# java moss lighting requirement



## cradleoffilthfan (Jan 19, 2009)

Do you mean another 10 watt "CFL" or another regular fluorescent bulb? If it's compact fluorescent then I would just stick with one, my java moss would grow under very low lighting, it would probably do fine with another light, it would just grow faster and suck nutrients out faster, it depends on how much work you want to do on your tank.


----------



## Hmoobthor (Aug 15, 2011)

cradleoffilthfan said:


> Do you mean another 10 watt "CFL" or another regular fluorescent bulb? If it's compact fluorescent then I would just stick with one, my java moss would grow under very low lighting, it would probably do fine with another light, it would just grow faster and suck nutrients out faster, it depends on how much work you want to do on your tank.

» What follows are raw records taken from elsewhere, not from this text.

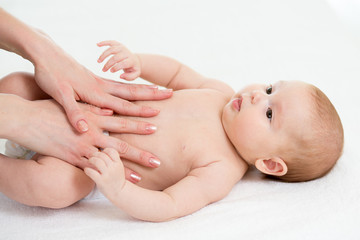Fototapeta na wymiar Baby massage. Mom massaging child belly. Treatment of colic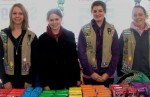 girl scout cookies Posing with their cookies are, from left: Jacqueline Hondro, Camille Graham, Paige Gray and Katherine Robinson.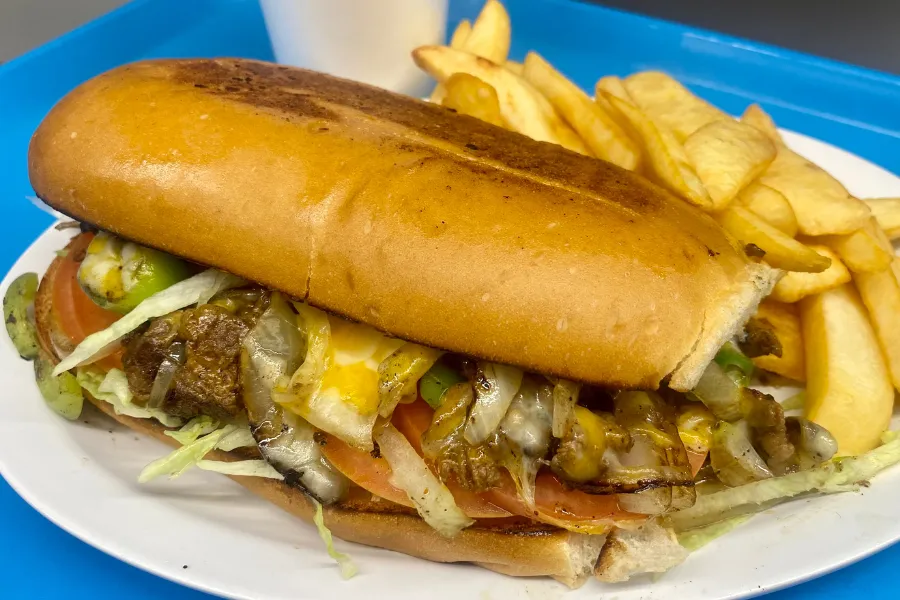 Pico Pica Rico | Philly Cheesesteak Meal - Very Popular - Steak, Topped with Sautéed Green Peppers, Mushrooms & Onions, Cheese, Lettuce, Tomato, Crispy Pickles & Mayo. Served with Steak Fries & Fountain Drink | Sherman Oaks 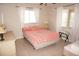 Bright bedroom with tiled floor, two side tables, and large windows at 721 Brenda Ct, Punta Gorda, FL 33950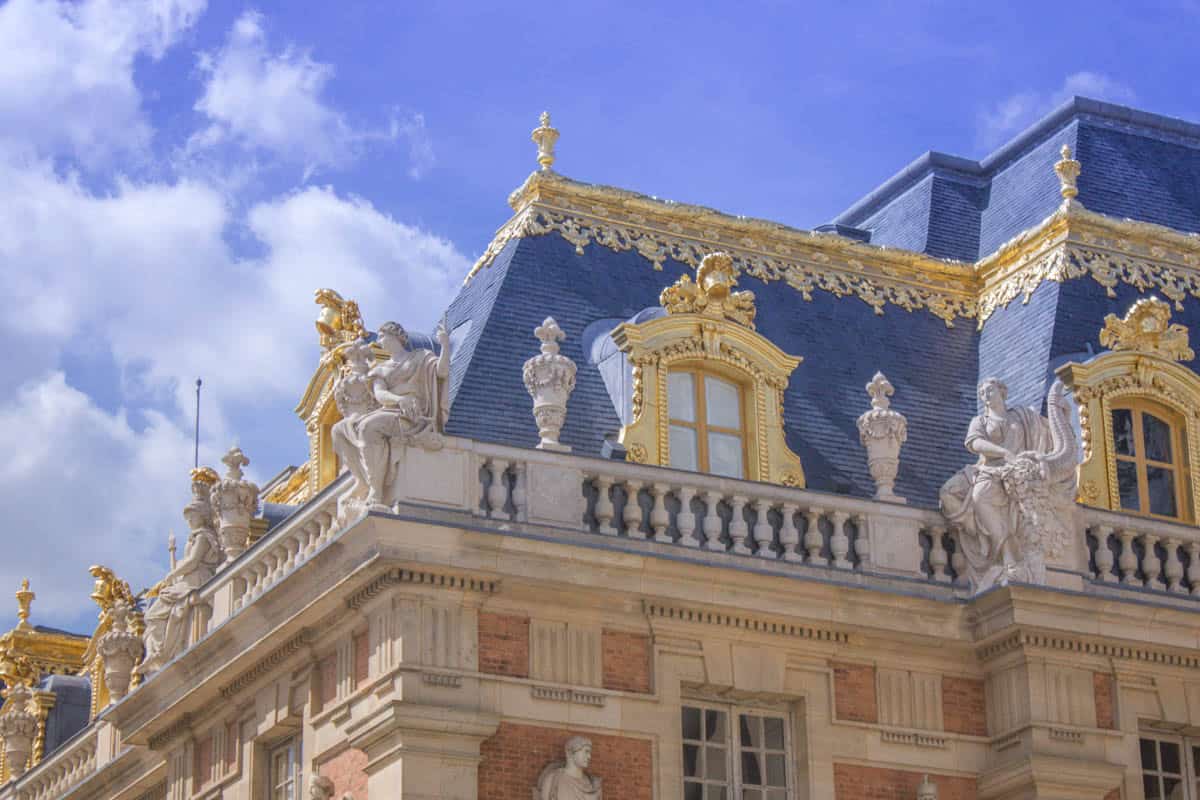 Palace of Versailles in Versailles, France, featuring slate roof, gilded cresting, and stone figures on a palace pavilion beside palace features.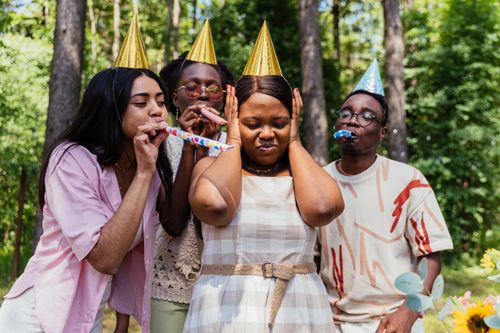 Free Friends enjoying an outdoor birthday party with party hats and noise makers. Stock Photo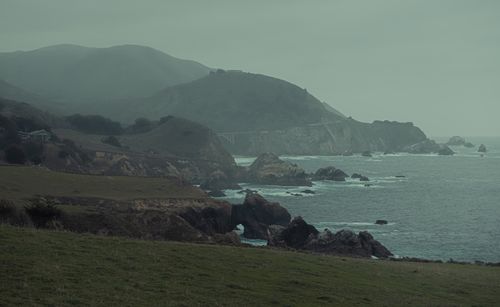 Free Misty view of rugged cliffs and coastal waves on a foggy day. Stock Photo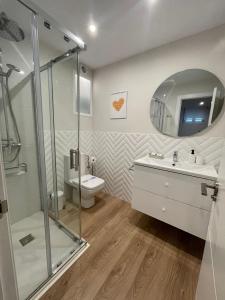 a bathroom with a shower and a toilet and a sink at Faro de Laxe - Pisos Turísticos in Laxe +54 photos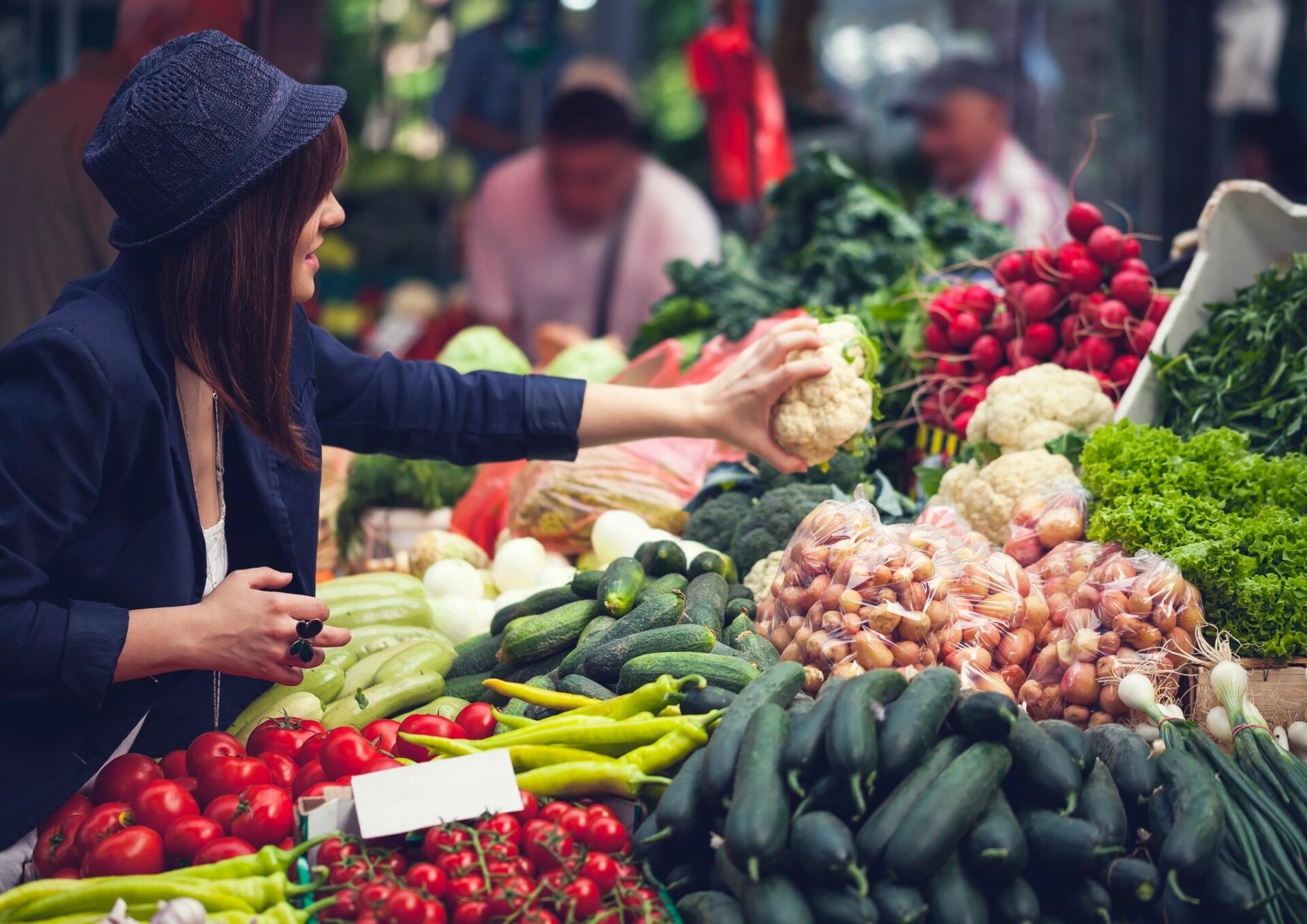 A woman is holding some vegetables at the market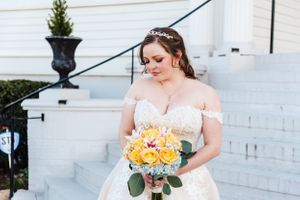 A white wedding dress and yellow bouquet are showcased against classic white architecture.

it's compact as in the spiral twisted light bulb.


----------



## AquaPipes (Jun 4, 2012)

I wouldn't add another light. Java moss doesn't need much light to grow, and the more light you add the more likely you are to get an algae outbreak.


----------



## Hmoobthor (Aug 15, 2011)

AquaPipes said:


> I wouldn't add another light. Java moss doesn't need much light to grow, and the more light you add the more likely you are to get an algae outbreak.


ya... thanks


----------



## ufimych (May 30, 2011)

I have a complicaed experience with Java moss. I bought a couple of huge balls of it. Put it in a 10 gallons tank with pelnty of light. It was happy growing, but thread algae took over and I had to throw out most of it zlong with the algae, Then, I dscovered that some of itsurvived, clingint to a coconut shell set fro cychlids. I put it in my a major 29 gallons tank, but it did not grow well. I added a clip LD lamp throwing light from a side. It began growing. I hope I will not loose it at this time.


----------



## acitydweller (Dec 28, 2011)

considering changing the 10w cfl for a 13W 6500k CFL, a 26w would be better if you can afford it.


----------



## Hmoobthor (Aug 15, 2011)

acitydweller said:


> considering changing the 10w cfl for a 13W 6500k CFL, a 26w would be better if you can afford it.


where would one find such a bulb


----------



## acitydweller (Dec 28, 2011)

lowes, home depot, amazon...


----------



## Hmoobthor (Aug 15, 2011)

acitydweller said:


> lowes, home depot, amazon...


 do u have a link to the bulb? so i know what to look for?


----------